Naeryndam hizo que el príncipe apresurara el paso por uno de los senderos cubiertos de musgo.

—Realmente me impresionáis, humano, por el modo en que asumís las preocupaciones de los demás. Creo que todavía puede haber esperanza para la raza humana.

—A... apenas puedo hablar —dijo él en medio de un castañeo de dientes—. Su beso fue tan... helado.

—Ya lo creo; de haberlo querido, os habría arrebatado la vida del cuerpo —explicó el elfo—. Es el motivo de que ella y los de su especie nos sirvan de esta manera. Sin embargo, animaos; el frío desaparecerá, y no deberéis temer el contacto de ningún no muerto de Cormanthor, nunca jamás. O más bien, durante todo el tiempo que pueda durar vuestro «nunca jamás».

—Nuestras vidas deben resultar muy efímeras para los elfos —murmuró El, mientras el sendero los conducía hasta pequeños cenadores de asientos curvos circundados de matorrales, y por delante de arroyuelos perezosos y diminutos estanques.

—Sí, claro —repuso el mago elfo—, pero me refería más bien al peligro que corréis. Hablad con la misma honradez dentro de unos instantes como lo hicisteis con el espíritu vigilante, muchacho, o la muerte aún podría haceros suya esta noche.

El joven permaneció silencioso unos instantes.

—¿Es el Ungido alguien ante quien debiera arrodillarme? —preguntó por fin, cuando ascendían unos peldaños de piedra y se encontraron entre dos curiosos árboles de corteza en espiral que actuaban como entrada a un amplio patio iluminado por plantas de luz.

—Dejaos guiar por su rostro —aconsejó el anciano con sencillez al tiempo que avanzaban, sin apresuramientos.

Había un elfo sentado sobre nada en el centro del espacio enlosado, con un libro abierto, una bandeja llena de altas y delgadas botellas, y un reposapiés flotando en el aire a su alrededor. Dos elfos vestidos con capas, cuyo poder se manifestaba como una corona sobre ellos, montaban guardia a ambos lados de él; a la vista del humano, ambos avanzaron veloces para impedir que Elminster se acercara al Ungido, aunque redujeron ligeramente la velocidad al ver a Naeryndam Alastrarra detrás del humano.

—Sin duda has ayudado a este ser prohibido a pasar junto a los espíritus vigilantes —dijo uno de los magos elfos al anciano, haciendo caso omiso del joven como si éste no fuera más que un poste o una escultura de piedra cubierta de excrementos de pájaros. En su voz se percibía una fría cólera—. ¿Por qué? ¿Qué traición, dínoslo, podría llegar hasta el corazón de alguien que ha servido al reino durante tanto tiempo? ¿Te han enviado los tuyos aquí para ser castigado?

—No hay traición, Earynspieir —respondió Naeryndam con calma—, ni castigo, sino una cuestión de estado que precisa del juicio del Ungido.

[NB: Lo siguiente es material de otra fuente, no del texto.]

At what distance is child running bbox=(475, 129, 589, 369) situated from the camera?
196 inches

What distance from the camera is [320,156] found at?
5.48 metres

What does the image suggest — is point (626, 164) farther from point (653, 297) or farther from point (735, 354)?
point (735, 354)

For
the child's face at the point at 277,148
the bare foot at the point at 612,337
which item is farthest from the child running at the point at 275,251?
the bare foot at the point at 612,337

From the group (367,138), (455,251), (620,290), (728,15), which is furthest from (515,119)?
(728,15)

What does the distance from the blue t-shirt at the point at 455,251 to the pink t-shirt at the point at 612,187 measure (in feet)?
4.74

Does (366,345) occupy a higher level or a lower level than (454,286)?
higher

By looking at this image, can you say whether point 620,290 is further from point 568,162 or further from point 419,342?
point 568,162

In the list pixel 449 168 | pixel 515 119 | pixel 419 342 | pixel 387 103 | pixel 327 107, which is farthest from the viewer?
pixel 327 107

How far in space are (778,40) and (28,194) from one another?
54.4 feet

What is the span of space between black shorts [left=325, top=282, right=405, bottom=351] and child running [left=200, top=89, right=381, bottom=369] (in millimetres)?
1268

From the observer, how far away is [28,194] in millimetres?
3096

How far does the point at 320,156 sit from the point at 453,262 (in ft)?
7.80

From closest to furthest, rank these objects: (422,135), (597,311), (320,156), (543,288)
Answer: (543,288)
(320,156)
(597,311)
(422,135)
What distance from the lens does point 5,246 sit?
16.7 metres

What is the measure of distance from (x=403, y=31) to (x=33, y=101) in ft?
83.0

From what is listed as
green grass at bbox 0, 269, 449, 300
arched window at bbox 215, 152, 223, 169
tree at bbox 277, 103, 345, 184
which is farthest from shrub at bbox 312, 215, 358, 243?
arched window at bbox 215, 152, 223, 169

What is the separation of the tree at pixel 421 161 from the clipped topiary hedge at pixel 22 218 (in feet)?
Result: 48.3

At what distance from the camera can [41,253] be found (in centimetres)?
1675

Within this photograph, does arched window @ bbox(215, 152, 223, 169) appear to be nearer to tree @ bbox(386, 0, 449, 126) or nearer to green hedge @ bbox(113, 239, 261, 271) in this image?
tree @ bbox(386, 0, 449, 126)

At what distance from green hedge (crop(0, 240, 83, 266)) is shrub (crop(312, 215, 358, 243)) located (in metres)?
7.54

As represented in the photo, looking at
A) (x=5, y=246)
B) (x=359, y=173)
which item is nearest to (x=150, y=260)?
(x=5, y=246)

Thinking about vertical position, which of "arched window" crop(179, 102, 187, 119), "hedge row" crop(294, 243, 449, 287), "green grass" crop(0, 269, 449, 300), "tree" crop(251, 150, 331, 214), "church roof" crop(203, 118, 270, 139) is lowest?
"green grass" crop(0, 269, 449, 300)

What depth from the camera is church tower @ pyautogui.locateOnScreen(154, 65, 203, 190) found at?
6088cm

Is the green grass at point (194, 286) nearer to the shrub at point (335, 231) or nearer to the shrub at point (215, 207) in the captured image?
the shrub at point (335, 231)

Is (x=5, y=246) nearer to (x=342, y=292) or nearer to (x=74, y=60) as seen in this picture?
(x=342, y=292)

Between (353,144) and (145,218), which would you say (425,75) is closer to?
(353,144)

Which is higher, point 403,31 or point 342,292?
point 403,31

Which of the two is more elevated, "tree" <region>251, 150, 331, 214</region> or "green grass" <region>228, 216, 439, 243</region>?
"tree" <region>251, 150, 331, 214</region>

Este humano invocó nuestra ley, y ha sobrevivido para presentarse ante vosotros debido a ello.

—Ningún humano puede exigir derechos bajo las leyes de Cormanthor —le espetó el otro mago—. Tan sólo los que pertenecen a nuestro Pueblo pueden ser ciudadanos del reino: elfos, y sus parientes.

—¿Y cómo juzgaríais a un humano que ha lucido con todo honor y no como botín de guerra, un kiira de una Casa decana de Cormanthor, y paseado por las calles de nuestra ciudad hasta que encontró a su legítimo heredero para entregárselo?

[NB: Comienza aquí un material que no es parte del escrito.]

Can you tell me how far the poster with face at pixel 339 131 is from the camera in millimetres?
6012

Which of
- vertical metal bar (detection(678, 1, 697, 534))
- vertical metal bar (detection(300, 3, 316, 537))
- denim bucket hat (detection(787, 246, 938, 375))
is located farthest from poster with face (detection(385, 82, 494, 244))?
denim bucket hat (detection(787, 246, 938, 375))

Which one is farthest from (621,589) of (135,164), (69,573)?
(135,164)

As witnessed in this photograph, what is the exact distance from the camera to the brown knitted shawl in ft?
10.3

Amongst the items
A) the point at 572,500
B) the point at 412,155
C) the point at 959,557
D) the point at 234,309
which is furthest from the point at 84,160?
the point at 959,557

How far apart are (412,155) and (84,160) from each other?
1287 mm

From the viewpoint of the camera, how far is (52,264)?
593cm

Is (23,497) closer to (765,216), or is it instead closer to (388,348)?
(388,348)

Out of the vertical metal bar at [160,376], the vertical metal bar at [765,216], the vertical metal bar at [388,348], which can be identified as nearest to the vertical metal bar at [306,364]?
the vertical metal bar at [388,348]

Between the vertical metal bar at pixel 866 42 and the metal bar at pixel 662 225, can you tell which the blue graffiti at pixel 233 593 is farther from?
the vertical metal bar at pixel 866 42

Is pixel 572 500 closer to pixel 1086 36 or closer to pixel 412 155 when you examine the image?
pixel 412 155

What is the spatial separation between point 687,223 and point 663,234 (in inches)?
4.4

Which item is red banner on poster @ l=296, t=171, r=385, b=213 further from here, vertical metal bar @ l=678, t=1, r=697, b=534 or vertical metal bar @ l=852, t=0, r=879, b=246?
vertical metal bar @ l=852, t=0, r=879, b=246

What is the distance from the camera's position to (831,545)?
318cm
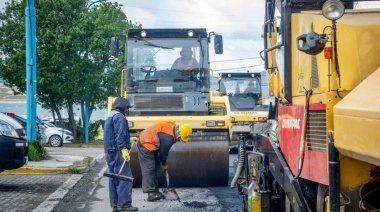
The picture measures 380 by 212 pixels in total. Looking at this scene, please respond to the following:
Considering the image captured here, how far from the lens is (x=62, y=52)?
111 feet

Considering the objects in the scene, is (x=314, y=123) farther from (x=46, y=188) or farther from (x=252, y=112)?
(x=252, y=112)

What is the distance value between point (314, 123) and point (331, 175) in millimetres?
647

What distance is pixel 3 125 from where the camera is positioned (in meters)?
12.0

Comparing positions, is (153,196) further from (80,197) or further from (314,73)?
(314,73)

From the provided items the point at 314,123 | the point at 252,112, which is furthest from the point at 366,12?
the point at 252,112

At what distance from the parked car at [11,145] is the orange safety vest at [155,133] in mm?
2150

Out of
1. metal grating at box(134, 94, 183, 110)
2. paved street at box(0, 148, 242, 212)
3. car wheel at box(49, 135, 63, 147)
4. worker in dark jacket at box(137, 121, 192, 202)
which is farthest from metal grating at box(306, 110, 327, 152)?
car wheel at box(49, 135, 63, 147)

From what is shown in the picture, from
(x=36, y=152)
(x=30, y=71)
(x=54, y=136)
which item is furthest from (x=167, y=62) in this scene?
(x=54, y=136)

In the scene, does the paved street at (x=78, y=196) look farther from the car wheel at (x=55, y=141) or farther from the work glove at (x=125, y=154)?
the car wheel at (x=55, y=141)

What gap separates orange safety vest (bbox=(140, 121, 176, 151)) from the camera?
448 inches

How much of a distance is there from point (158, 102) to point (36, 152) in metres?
6.04

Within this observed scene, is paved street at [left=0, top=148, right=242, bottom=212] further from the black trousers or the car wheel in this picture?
the car wheel

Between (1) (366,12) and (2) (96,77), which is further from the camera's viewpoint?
(2) (96,77)

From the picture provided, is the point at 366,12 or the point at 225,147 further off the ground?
the point at 366,12
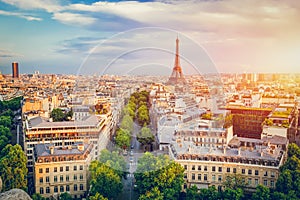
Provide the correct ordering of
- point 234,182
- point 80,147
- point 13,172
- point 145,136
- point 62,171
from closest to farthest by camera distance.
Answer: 1. point 145,136
2. point 234,182
3. point 13,172
4. point 62,171
5. point 80,147

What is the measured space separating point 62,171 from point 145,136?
2.84m

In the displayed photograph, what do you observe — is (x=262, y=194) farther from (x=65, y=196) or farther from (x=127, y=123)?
(x=65, y=196)

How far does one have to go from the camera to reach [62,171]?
284 inches

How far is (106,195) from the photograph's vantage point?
6555 mm

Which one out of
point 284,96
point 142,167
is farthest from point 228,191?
point 284,96

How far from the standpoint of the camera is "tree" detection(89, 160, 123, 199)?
6.49 m

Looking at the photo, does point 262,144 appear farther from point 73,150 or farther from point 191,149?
point 73,150

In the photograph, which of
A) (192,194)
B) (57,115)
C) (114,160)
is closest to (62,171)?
(114,160)

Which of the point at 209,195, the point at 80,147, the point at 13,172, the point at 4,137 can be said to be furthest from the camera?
the point at 4,137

—Creeré esa historia cuando se aporten pruebas de ella que no dejen lugar a dudas —replicó Earynspieir—. ¿Qué Casa?

—La mía —respondió Naeryndam.

En medio del silencio que provocaron sus quedas palabras, el anciano elfo sentado en el sillón invisible dijo:

—Se acabaron las disputas verbales, señores. Este hombre está aquí para que lo juzgue; traedlo a mi presencia.

Elminster esquivó al mago más próximo y avanzó decidido hacia el Ungido. Ni siquiera vio cómo el mago giraba y lanzaba un mortífero hechizo contra él, ni cómo Naeryndam lo anulaba con el cetro que sostenía listo para tal eventualidad.

El segundo mago arrojaba ya otro siniestro conjuro, cuando Elminster se arrodilló ante el gobernante de Cormanthor. Éste alzó una mano, y la magia, que se abalanzaba sobre el rostro del joven como un oscuro torbellino en el aire, se extinguió.